Mr. Helms retired in 2003, and it was clear that his presence in Washington is sorely missed. He did not speak at the event. (His wife, Dorothy “Dot” Helms, recently told a North Carolina newspaper that her husband who has been treated for prostate cancer and had open heart surgery in 2002 — has some “memory problems and is no longer giving interviews or speaking publicly.”

—There were plenty of others to speak in his place. American Conservative Union President David A. Keene recalled Mr. Helms’ compassion and kindness. National Rifle Association Executive Vice President Wayne LaPierre presented him with a replica of a Civil War-era .44-caliber Remington revolver.

“I seek forgiveness,” said American Spectator Editor R. Emmett Tyrrell Jr. “I used to make fun of Jesse Helms from time to time. I took potshots at him. But I’m here to say, ‘Jesse, every little discourtesy was unwarranted.’” Later, Mr. Tyrrell said that after reading Mr. Helms’ memoir, he gained new respect for the former legislator and his many battles.
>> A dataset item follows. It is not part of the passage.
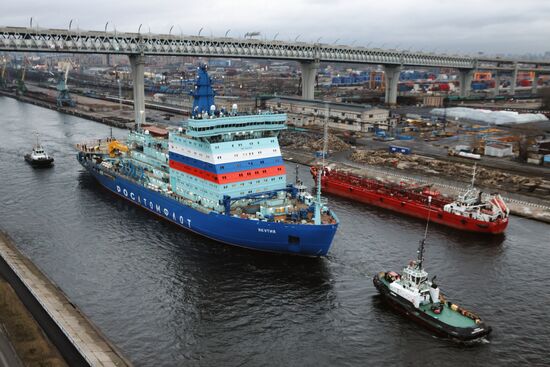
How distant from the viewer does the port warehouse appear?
9319 cm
“Taking the sum total of his life, he was a very great senator and leader of the conservative movement.”

Afterward, many in the audience noted that former Helms aide Claude Allen, now President Bush’s chief domestic policy adviser, was the only speaker who had uttered Mr. Bush’s name — in introducing a video of the president praising Mr. Helms’ lifetime achievements.

The evening was underwritten by $25,000 donations from South Carolina businessman Roger Milliken and Jim and Deborah Hock. Proceeds benefited the Jesse Helms Center, a think tank in Monroe, N.C.